QTL global meta-analysis: are trait determining genes clustered?
© Salih and Adelson; licensee BioMed Central Ltd. 2009
Received: 24 September 2008
Accepted: 24 April 2009
Published: 24 April 2009
A key open question in biology is if genes are physically clustered with respect to their known functions or phenotypic effects. This is of particular interest for Quantitative Trait Loci (QTL) where a QTL region could contain a number of genes that contribute to the trait being measured.
We observed a significant increase in gene density within QTL regions compared to non-QTL regions and/or the entire bovine genome. By grouping QTL from the Bovine QTL Viewer database into 8 categories of non-redundant regions, we have been able to analyze gene density and gene function distribution, based on Gene Ontology (GO) with relation to their location within QTL regions, outside of QTL regions and across the entire bovine genome.

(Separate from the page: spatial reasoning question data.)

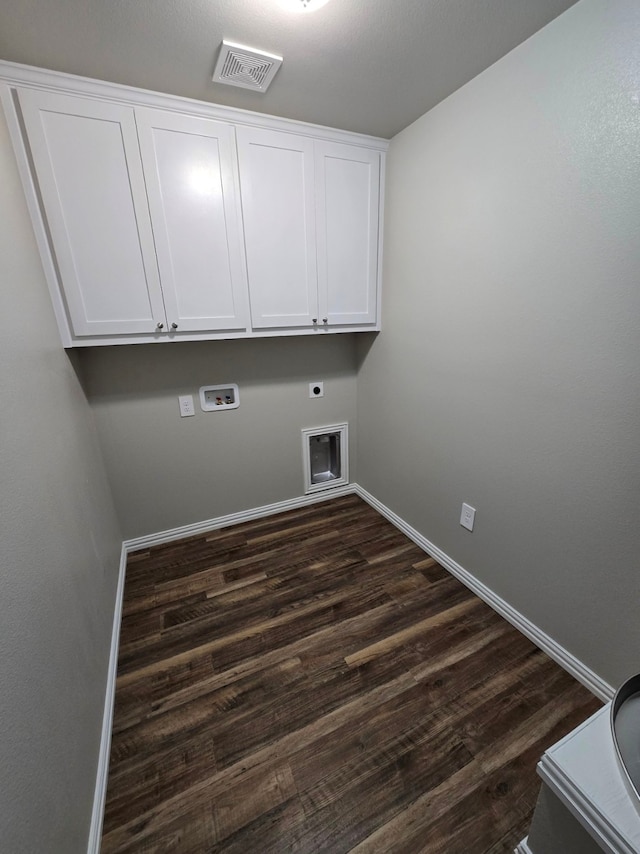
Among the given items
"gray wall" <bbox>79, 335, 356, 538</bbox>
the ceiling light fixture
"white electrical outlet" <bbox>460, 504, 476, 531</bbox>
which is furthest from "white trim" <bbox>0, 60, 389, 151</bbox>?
"white electrical outlet" <bbox>460, 504, 476, 531</bbox>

We identified a number of GO terms that were significantly over represented within particular QTL categories. Furthermore, select GO terms expected to be associated with the QTL category based on common biological knowledge have also proved to be significantly over represented in QTL regions.
Our analysis provides evidence of over represented GO terms in QTL regions. This increased GO term density indicates possible clustering of gene functions within QTL regions of the bovine genome. Genes with similar functions may be grouped in specific locales and could be contributing to QTL traits. Moreover, we have identified over-represented GO terminology that from a biological standpoint, makes sense with respect to QTL category type.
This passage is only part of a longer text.